С едой в предбаннике было скромно (война, чтоб её, окаянную!): нельмы свежекопчёной несколько балыков, раков обских варёных чан небольшой, штук, наверное, с сотню, сало, хлебушек чёрный, свежий, прямо с хлебозавода. Ну и спирт, гнали его на месте, химпроизводство, не радием же единым жив человек служивый.

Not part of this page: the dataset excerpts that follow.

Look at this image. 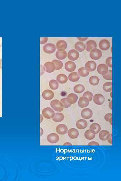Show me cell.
<instances>
[{
	"label": "cell",
	"mask_w": 121,
	"mask_h": 181,
	"mask_svg": "<svg viewBox=\"0 0 121 181\" xmlns=\"http://www.w3.org/2000/svg\"><path fill=\"white\" fill-rule=\"evenodd\" d=\"M88 146H94V145H96V146H99V144L97 142L95 141H93L90 142L89 143H88Z\"/></svg>",
	"instance_id": "obj_43"
},
{
	"label": "cell",
	"mask_w": 121,
	"mask_h": 181,
	"mask_svg": "<svg viewBox=\"0 0 121 181\" xmlns=\"http://www.w3.org/2000/svg\"><path fill=\"white\" fill-rule=\"evenodd\" d=\"M43 116H42V114H40V123L42 122L43 121Z\"/></svg>",
	"instance_id": "obj_48"
},
{
	"label": "cell",
	"mask_w": 121,
	"mask_h": 181,
	"mask_svg": "<svg viewBox=\"0 0 121 181\" xmlns=\"http://www.w3.org/2000/svg\"><path fill=\"white\" fill-rule=\"evenodd\" d=\"M78 98V96L75 94L71 93L67 96L66 100L68 103L72 104L77 102Z\"/></svg>",
	"instance_id": "obj_21"
},
{
	"label": "cell",
	"mask_w": 121,
	"mask_h": 181,
	"mask_svg": "<svg viewBox=\"0 0 121 181\" xmlns=\"http://www.w3.org/2000/svg\"><path fill=\"white\" fill-rule=\"evenodd\" d=\"M85 90V87L82 85H77L75 86L74 88V91L77 93H81L83 92Z\"/></svg>",
	"instance_id": "obj_30"
},
{
	"label": "cell",
	"mask_w": 121,
	"mask_h": 181,
	"mask_svg": "<svg viewBox=\"0 0 121 181\" xmlns=\"http://www.w3.org/2000/svg\"><path fill=\"white\" fill-rule=\"evenodd\" d=\"M84 136L85 138L88 140H92L95 138L96 135L90 132L89 129H88L85 131L84 134Z\"/></svg>",
	"instance_id": "obj_34"
},
{
	"label": "cell",
	"mask_w": 121,
	"mask_h": 181,
	"mask_svg": "<svg viewBox=\"0 0 121 181\" xmlns=\"http://www.w3.org/2000/svg\"><path fill=\"white\" fill-rule=\"evenodd\" d=\"M106 63L108 66L112 68V57H109L107 58L106 60Z\"/></svg>",
	"instance_id": "obj_40"
},
{
	"label": "cell",
	"mask_w": 121,
	"mask_h": 181,
	"mask_svg": "<svg viewBox=\"0 0 121 181\" xmlns=\"http://www.w3.org/2000/svg\"><path fill=\"white\" fill-rule=\"evenodd\" d=\"M89 101L86 97H81L79 98L78 105L80 108H84L87 106L89 104Z\"/></svg>",
	"instance_id": "obj_18"
},
{
	"label": "cell",
	"mask_w": 121,
	"mask_h": 181,
	"mask_svg": "<svg viewBox=\"0 0 121 181\" xmlns=\"http://www.w3.org/2000/svg\"><path fill=\"white\" fill-rule=\"evenodd\" d=\"M63 145L64 146H72V144L70 143L66 142L65 143L63 144Z\"/></svg>",
	"instance_id": "obj_45"
},
{
	"label": "cell",
	"mask_w": 121,
	"mask_h": 181,
	"mask_svg": "<svg viewBox=\"0 0 121 181\" xmlns=\"http://www.w3.org/2000/svg\"><path fill=\"white\" fill-rule=\"evenodd\" d=\"M103 88L104 91L106 92H111L112 91V82H106L103 85Z\"/></svg>",
	"instance_id": "obj_33"
},
{
	"label": "cell",
	"mask_w": 121,
	"mask_h": 181,
	"mask_svg": "<svg viewBox=\"0 0 121 181\" xmlns=\"http://www.w3.org/2000/svg\"><path fill=\"white\" fill-rule=\"evenodd\" d=\"M88 39L87 37H78L77 38V39L79 41H81V42H83V41H85L87 40Z\"/></svg>",
	"instance_id": "obj_44"
},
{
	"label": "cell",
	"mask_w": 121,
	"mask_h": 181,
	"mask_svg": "<svg viewBox=\"0 0 121 181\" xmlns=\"http://www.w3.org/2000/svg\"><path fill=\"white\" fill-rule=\"evenodd\" d=\"M2 59H1V60H0V68L1 69H2V66H1V65H2Z\"/></svg>",
	"instance_id": "obj_50"
},
{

Тимофей Васильевич Дымобыков, подостывший после парилки, в рубчатой накрахмаленной простыне, словно патриций на картине художника Семирадского «Римская оргия блестящих времен цезаризма», грустно смотрел на раков, горкой высящихся над чаном и мёртво улыбающихся ему рачьею своею улыбкой. Эта их красноракость и вызвала минутную грусть, скоро сменившуюся на ярость.
Телячелов стоял на пороге. В скромной полевой гимнастёрке, в широких пузырчатых шароварах, в зеркально начищенных сапогах, в фуражке без единого пятнышка на мягкой васильковой тулье – полковник был сама аккуратность и полное и абсолютное соответствие последнему наркомовскому приказу о переменах в форме одежды всего состава внутренних войск.
В обстановке барской изнеженности, которая царила в предбаннике, среди спиртового духа и обтягивающих тела простыней это походило на вызов, брошенный августейшему императору каким-нибудь зарвавшимся сенаторишкой.
– Ну, Телячелов, ты и говядина! – первое, что выплеснул Дымобыков на замполита из кипящего чана рта. – Ты скажи, я в твои дела лезу? Ну-ка говори мне в глаза: я в твои дела вмешиваюсь?
«Ты во все дела лезешь, – подумал про себя замполит. – Даже щи первый на кухне пробуешь».
– Что ты делать должен? Какие у тебя полномочия? Политическая работа среди личного состава! Не так? А то, понимаешь, комиссаром себя почувствовал. Нету больше комиссаров, упразднены…
Он кивнул Шилкину: наливай. Капитан изобразил на лице вопрос: мол, товарищу полковнику тоже?
– Обойдётся, – вслух ответил начальник лагеря. – Это раньше, что ни комиссар – Фурманов, чтоб Чапаю палки в копыта ставить. – Дымобыков хлебнул из стакана спирта, оторвал от рака клешню и громко высосал из неё сладкую текучую мякоть.
С губы капнуло мутным на простыню, и на белом её полотнище, как на школьной контурной карте, нарисовалось озеро Чад.
Телячелов держался невозмутимо, ни гримасой, ни игрой желваков стараясь не отразить на лице того, что бушевало внутри. Хотя, если по-честному, внутри бушевало слабо, балла на четыре, на пять от силы. Больше сейчас его волновало то, что все эти громы-молнии звучат в присутствии капитана. Нижестоящий по званию не должен присутствовать при оскорбительных действиях по отношению к вышестоящим по званию. Это роняет авторитет. За это стоило бы рапорт подать. Кому только? Самому генералу? Ему же на него же и подавать?